Once a model is trained, we can look into the training graphs in the Floe Report (Model Link) to gather more insight into the quality of the model built. The graphs illustrate how the mean absolute error (MAE) and mean squared error (MSE) change with every epoch of training. The first picture tells us that the learning rate is too high, leading to large fluctuations in every epoch.
This one tells us that the validation error is much higher than the training, meaning we have overfit our model. Increasing the regularization parameter or decreasing the number of nodes might be a good way to stop overfitting.
Finally, this picture shows us how a well-trained model should look.
Explaining Predictions Using LIME
A methodology called LIME (Local Interpretable Model agnostic Explanations) explains machine learning predictions by learning a local interpretable model regarding the prediction. It identifies the important bits in a fingerprint that are responsible for a certain prediction. These bits are then mapped to individual parts of the molecules by finding the “core” atom using the bond degree of the query molecule.

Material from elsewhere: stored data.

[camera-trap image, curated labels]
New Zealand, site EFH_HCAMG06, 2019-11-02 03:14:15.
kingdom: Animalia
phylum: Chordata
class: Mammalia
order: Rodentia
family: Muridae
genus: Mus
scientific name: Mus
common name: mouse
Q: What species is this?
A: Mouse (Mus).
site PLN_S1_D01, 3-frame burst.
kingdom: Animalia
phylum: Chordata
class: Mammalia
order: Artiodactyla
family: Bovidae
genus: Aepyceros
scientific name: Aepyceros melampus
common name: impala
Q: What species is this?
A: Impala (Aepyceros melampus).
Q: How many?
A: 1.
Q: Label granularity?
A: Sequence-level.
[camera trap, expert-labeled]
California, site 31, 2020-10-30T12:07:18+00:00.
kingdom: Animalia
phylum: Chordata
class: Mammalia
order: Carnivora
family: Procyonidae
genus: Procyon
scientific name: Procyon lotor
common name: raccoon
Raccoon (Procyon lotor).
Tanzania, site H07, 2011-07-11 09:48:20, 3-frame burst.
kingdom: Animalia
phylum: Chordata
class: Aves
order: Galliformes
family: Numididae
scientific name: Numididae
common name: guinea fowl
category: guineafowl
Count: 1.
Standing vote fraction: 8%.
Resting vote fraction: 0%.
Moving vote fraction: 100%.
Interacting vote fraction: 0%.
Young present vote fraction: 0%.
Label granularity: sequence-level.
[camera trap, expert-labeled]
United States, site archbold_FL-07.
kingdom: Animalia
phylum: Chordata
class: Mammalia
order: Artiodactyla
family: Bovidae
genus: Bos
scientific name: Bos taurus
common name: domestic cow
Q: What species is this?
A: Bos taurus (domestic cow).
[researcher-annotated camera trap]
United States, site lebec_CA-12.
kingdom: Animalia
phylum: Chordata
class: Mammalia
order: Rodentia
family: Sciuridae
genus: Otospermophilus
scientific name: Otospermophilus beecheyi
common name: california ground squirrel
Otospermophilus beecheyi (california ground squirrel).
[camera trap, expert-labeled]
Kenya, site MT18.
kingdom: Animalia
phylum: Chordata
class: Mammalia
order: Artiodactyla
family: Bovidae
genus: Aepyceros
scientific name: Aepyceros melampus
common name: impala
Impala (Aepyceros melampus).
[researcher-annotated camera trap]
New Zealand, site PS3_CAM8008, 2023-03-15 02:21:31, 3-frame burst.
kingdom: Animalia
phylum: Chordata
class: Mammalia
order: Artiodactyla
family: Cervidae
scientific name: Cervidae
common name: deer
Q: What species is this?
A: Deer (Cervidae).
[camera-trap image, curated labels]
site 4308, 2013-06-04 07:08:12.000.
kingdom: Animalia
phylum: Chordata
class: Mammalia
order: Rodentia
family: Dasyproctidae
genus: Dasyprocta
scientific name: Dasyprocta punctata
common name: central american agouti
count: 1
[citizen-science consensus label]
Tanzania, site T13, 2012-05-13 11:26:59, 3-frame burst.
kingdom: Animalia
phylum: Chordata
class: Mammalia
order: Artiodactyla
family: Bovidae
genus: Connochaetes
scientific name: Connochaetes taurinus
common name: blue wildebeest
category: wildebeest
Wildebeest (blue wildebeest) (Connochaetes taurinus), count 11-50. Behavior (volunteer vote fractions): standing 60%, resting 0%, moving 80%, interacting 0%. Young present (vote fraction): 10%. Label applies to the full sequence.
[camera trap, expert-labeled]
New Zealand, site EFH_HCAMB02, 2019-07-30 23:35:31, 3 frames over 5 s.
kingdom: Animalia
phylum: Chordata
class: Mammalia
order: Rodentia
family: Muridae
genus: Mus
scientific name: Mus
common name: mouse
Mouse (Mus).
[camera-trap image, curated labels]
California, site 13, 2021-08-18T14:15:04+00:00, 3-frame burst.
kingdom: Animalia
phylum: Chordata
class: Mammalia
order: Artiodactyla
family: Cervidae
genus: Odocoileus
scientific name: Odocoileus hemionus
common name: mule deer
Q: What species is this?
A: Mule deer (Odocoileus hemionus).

The smallest pattern can be located and if there is a tie, a move to the larger “superset” patterns should be made.
Shown below is an annotated image of a molecule with the bits that the algorithm thinks are important for the predicted property (solubility). The bit importance can be translated to ligand or atom importance, and they can be annotated based on a color scale. Then it is possible to view (a) annotated ligands, (b) annotated atoms, and (c) annotated ligand+atom explainer images as shown below.
Fragments such as amide bonds and hydroxyl groups are considered more soluble than the hydrophobic (greasy) benzene or nitrile groups. Blue represents hydrophobic areas, red represents hydrophilic areas, and colors in between fall in the range between. The models should be trained on different sets of fingerprints to see which explainer makes sense for the model. The color schema can be adjusted using the QQAR. QQAR indicates the quantile distributions of the LIME votes based on which the default color stops are defined. It allows the user to put color stops on the color bar. By default, it is derived from the quantile of LIME vote distribution to give an even color scale, but that can be changed to a more visually appealing scale if desired.